Our comments are abuzz on the Seattle post, and most of you feel that American Idol has gone too, too, too, too far. You were annoyed by the parade of loony performances over good auditions, and embarrassed and ashamed to be part of last night's very public mocking of clueless contestants that appeared to be somewhat mentally-challenged. And like you, I'm wondering if I have the stomach for the "spectacle of cruelty" that American Idol may unleash in the upcoming weeks.
I think I forgot just how brutal these early audition shows can be. And I forgot that TWO DAYS of Idol (four programming hours total) is a bit too much even for me. Do we really have FIVE more "wacky and crazy" audition shows? Did I really agree to watch and review every single minute of this? Feel lucky that at least you can turn away if it gets to be too much. I'm stuck watching the carnage for the duration.

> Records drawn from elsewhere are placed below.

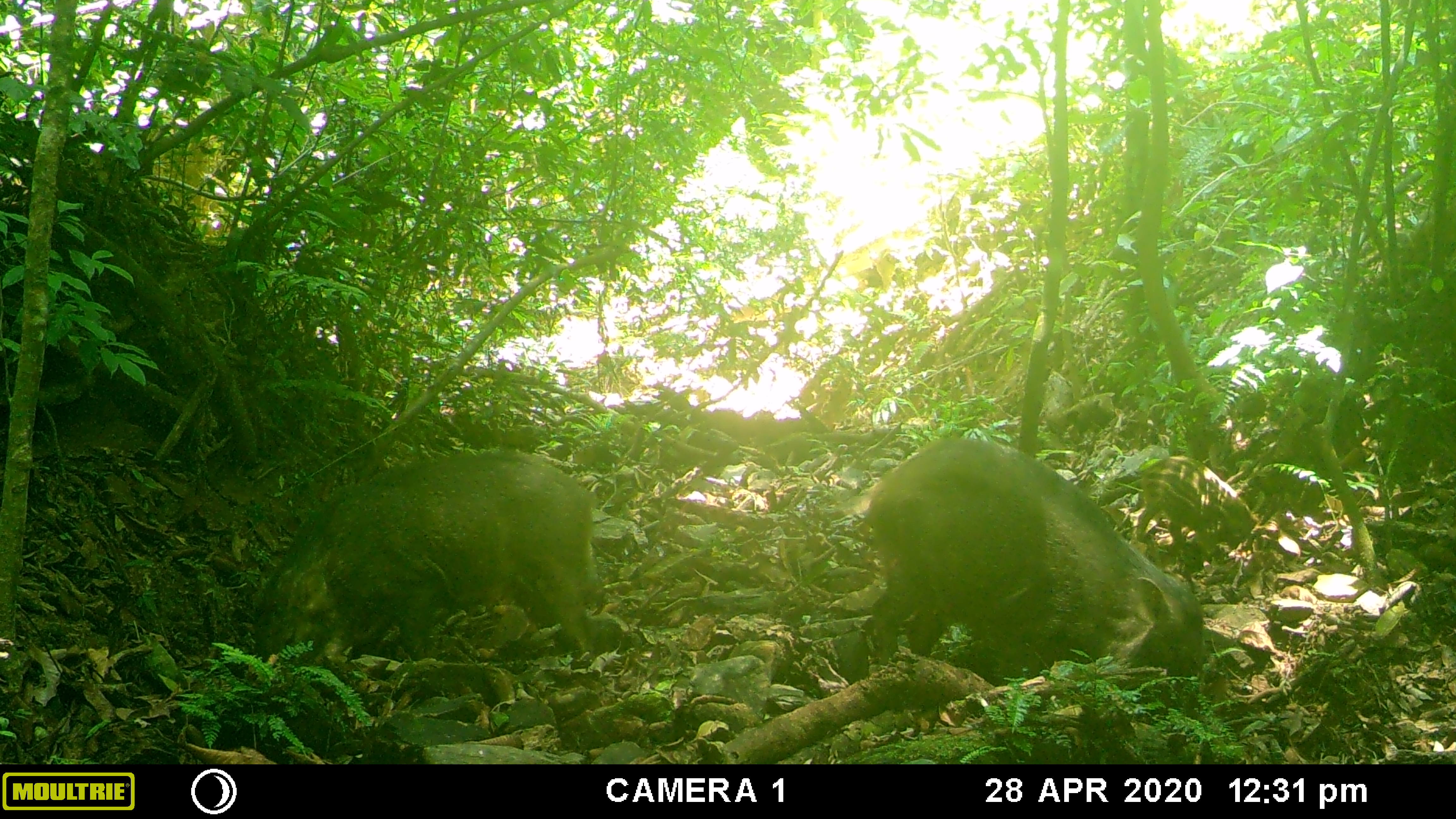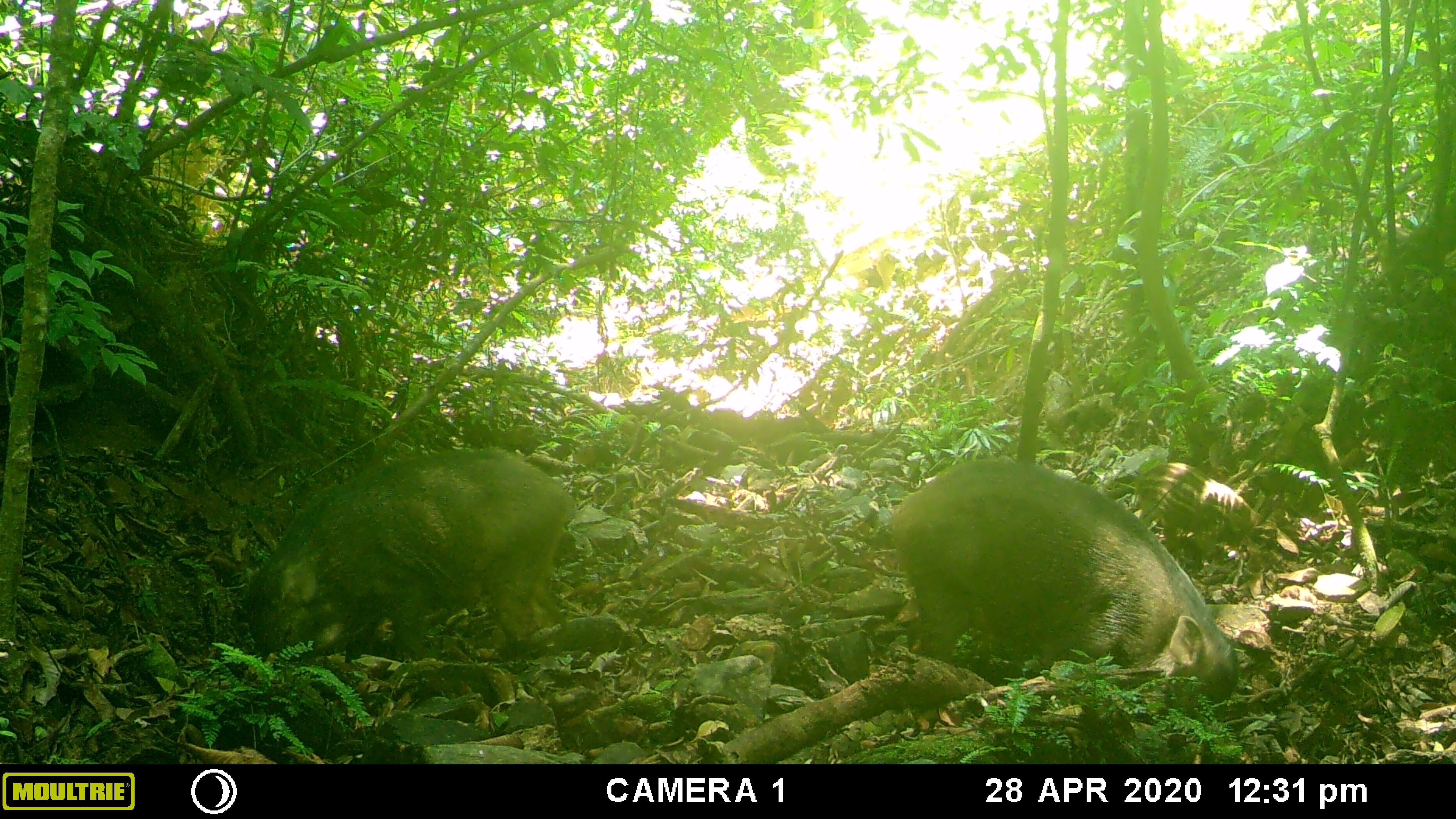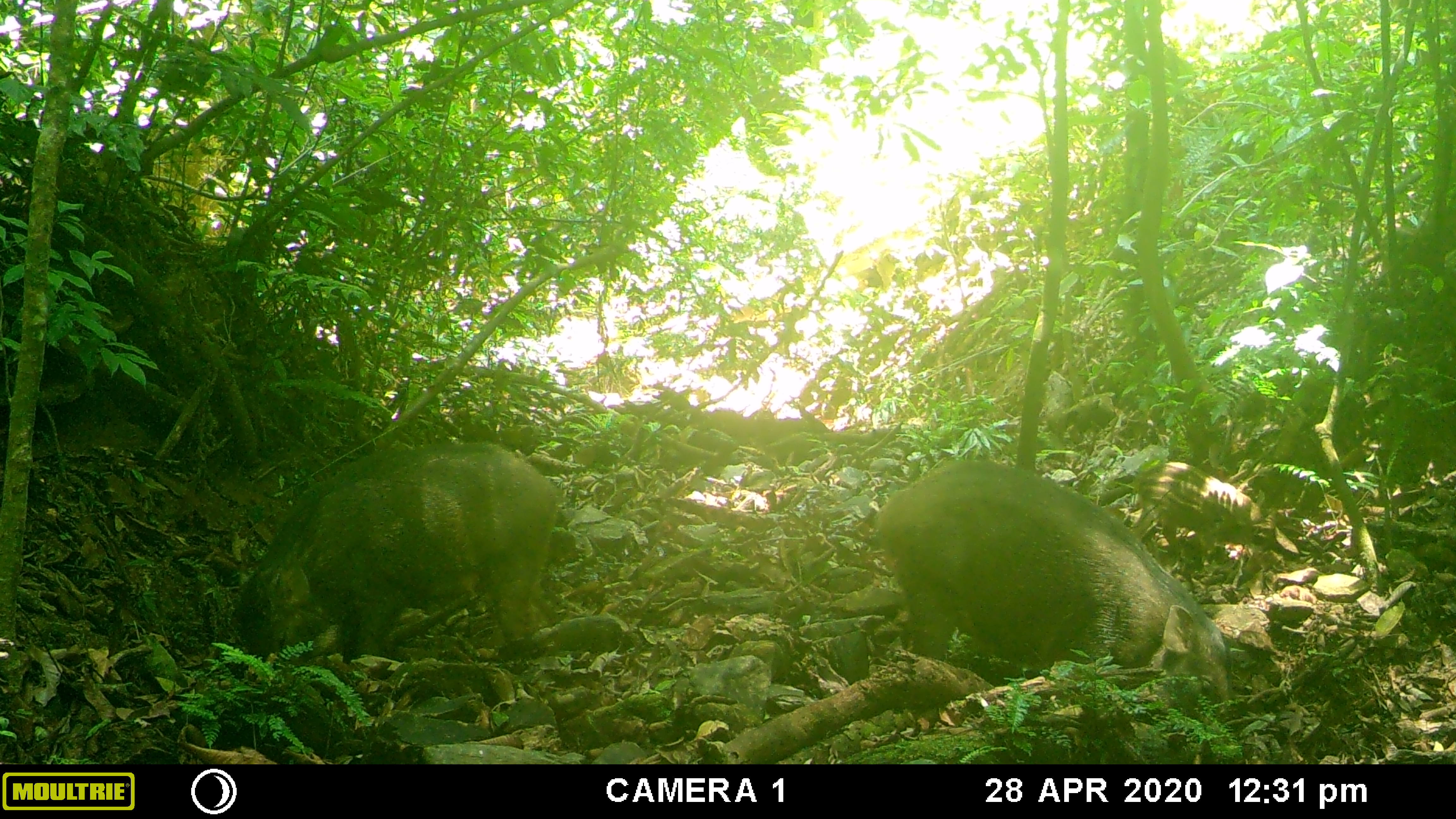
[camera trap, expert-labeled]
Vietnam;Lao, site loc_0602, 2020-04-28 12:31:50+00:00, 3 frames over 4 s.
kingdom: Animalia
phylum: Chordata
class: Mammalia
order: Artiodactyla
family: Suidae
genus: Sus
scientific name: Sus scrofa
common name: eurasian wild pig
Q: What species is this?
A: Eurasian wild pig (Sus scrofa).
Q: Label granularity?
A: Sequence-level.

Not that any of us should be shocked by anything American Idol does. The producers are only giving us more of what we want. And we're showing up to watch in record-breaking numbers. We can complain about the "spectacle of cruelty," as long as we realize that we helped create it. And even though we might not like to admit it, we enjoy judging people we deem dumber, uglier, fatter, less-talented, and way more pathetic than ourselves. But what does all this nastiness say about us as a culture? And is this the type of behavior I want my own children watching and internalizing?
In my own humble opinion, American Idol is a show with a serious split personality. Only the second half of the season is a competitive talent contest. The first half is a tacky "Gong Show" that grabs ratings by poking fun at gullible people desperate to get their faces on TV. For some viewers, these "so-bad-they're-good" auditions are the best part of the series. And while I am easily amused by the antics early on, I think the "spectacle of cruelty" grows old rather quickly. I also think it undermines the legitimacy of the "talent contest" portion of the show. In real life, the "worst" contestants would be weeded out and dismissed, rather than encouraged to perform in front of the judges.
And by allowing increasingly bad and insane performers to audition (or planting them as some suspect), the Idol producers are telling America that they are more interested in providing shameless, shocking, "ratings-grabbing" programming, than they are in finding a true singing sensation.